> [DATA TO EXAMINE]
# # #

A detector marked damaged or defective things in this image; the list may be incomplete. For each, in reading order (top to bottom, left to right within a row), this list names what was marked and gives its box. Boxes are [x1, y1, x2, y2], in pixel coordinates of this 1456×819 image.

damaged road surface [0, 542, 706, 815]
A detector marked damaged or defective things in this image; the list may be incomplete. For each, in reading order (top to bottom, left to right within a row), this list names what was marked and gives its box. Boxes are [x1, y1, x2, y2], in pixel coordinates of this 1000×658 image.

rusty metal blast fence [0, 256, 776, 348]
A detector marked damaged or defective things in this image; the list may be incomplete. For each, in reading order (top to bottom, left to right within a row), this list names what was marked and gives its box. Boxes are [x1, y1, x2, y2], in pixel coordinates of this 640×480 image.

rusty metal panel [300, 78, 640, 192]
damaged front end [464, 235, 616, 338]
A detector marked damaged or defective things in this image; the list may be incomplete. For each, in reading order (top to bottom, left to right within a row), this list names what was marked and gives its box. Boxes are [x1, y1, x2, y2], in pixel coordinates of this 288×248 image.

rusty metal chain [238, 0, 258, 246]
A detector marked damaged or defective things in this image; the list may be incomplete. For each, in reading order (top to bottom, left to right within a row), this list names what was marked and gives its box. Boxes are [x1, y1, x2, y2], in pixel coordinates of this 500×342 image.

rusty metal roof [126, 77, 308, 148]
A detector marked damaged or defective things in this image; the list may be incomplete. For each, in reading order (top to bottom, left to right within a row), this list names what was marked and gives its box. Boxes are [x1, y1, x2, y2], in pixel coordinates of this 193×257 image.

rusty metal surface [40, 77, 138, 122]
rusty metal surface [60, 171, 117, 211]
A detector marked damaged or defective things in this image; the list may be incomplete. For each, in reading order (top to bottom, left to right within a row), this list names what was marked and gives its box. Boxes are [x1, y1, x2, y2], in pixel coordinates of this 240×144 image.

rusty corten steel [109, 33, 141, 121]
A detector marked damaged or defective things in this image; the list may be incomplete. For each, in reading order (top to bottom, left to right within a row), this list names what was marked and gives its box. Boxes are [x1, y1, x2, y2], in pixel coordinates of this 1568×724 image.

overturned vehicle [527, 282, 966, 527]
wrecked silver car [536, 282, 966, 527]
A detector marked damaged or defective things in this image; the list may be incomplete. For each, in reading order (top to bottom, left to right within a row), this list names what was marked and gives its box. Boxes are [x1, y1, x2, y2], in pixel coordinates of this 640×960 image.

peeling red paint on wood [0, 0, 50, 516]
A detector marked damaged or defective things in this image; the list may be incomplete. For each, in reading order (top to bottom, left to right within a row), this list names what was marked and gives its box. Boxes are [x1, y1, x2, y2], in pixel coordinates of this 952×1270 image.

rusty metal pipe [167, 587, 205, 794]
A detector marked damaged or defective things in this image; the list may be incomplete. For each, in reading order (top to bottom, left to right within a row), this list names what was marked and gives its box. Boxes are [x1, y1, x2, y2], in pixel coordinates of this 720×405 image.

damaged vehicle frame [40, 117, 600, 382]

# # #

Restating all of the data exactly is the whole task.

A detector marked damaged or defective things in this image; the list may be incomplete. For each, in reading order (top to bottom, left to right within a row), this list names what was marked and gives its box. Boxes are [x1, y1, x2, y2], in pixel coordinates of this 1456×819 image.

damaged road surface [0, 542, 706, 815]
A detector marked damaged or defective things in this image; the list may be incomplete. For each, in reading order (top to bottom, left to right within a row), this list names what was marked and gives its box. Boxes are [x1, y1, x2, y2], in pixel coordinates of this 1000×658 image.

rusty metal blast fence [0, 256, 776, 348]
A detector marked damaged or defective things in this image; the list may be incomplete. For each, in reading order (top to bottom, left to right within a row), this list names what was marked and gives its box. Boxes are [x1, y1, x2, y2], in pixel coordinates of this 640×480 image.

rusty metal panel [300, 78, 640, 192]
damaged front end [464, 235, 616, 338]
A detector marked damaged or defective things in this image; the list may be incomplete. For each, in reading order (top to bottom, left to right within a row), this list names what was marked and gives its box. Boxes are [x1, y1, x2, y2], in pixel coordinates of this 288×248 image.

rusty metal chain [238, 0, 258, 246]
A detector marked damaged or defective things in this image; the list may be incomplete. For each, in reading order (top to bottom, left to right within a row), this list names what was marked and gives its box. Boxes are [x1, y1, x2, y2], in pixel coordinates of this 500×342 image.

rusty metal roof [126, 77, 308, 148]
A detector marked damaged or defective things in this image; the list may be incomplete. For each, in reading order (top to bottom, left to right within a row), this list names what was marked and gives its box. Boxes are [x1, y1, x2, y2], in pixel coordinates of this 193×257 image.

rusty metal surface [40, 77, 138, 122]
rusty metal surface [60, 171, 117, 211]
A detector marked damaged or defective things in this image; the list may be incomplete. For each, in reading order (top to bottom, left to right within a row), this list names what was marked and gives its box. Boxes are [x1, y1, x2, y2], in pixel coordinates of this 240×144 image.

rusty corten steel [109, 33, 141, 121]
A detector marked damaged or defective things in this image; the list may be incomplete. For each, in reading order (top to bottom, left to right within a row), this list names what was marked and gives its box. Boxes are [x1, y1, x2, y2], in pixel coordinates of this 1568×724 image.

overturned vehicle [527, 282, 966, 527]
wrecked silver car [536, 282, 966, 527]
A detector marked damaged or defective things in this image; the list may be incomplete. For each, in reading order (top to bottom, left to right within a row), this list names what was marked and gives its box. Boxes are [x1, y1, x2, y2], in pixel coordinates of this 640×960 image.

peeling red paint on wood [0, 0, 50, 516]
A detector marked damaged or defective things in this image; the list may be incomplete. For each, in reading order (top to bottom, left to right within a row), this list names what was marked and gives its box. Boxes are [x1, y1, x2, y2], in pixel coordinates of this 952×1270 image.

rusty metal pipe [167, 587, 205, 794]
A detector marked damaged or defective things in this image; the list may be incomplete. For each, in reading order (top to bottom, left to right within a row), this list names what was marked and gives its box. Boxes are [x1, y1, x2, y2], in pixel coordinates of this 720×405 image.

damaged vehicle frame [40, 117, 600, 382]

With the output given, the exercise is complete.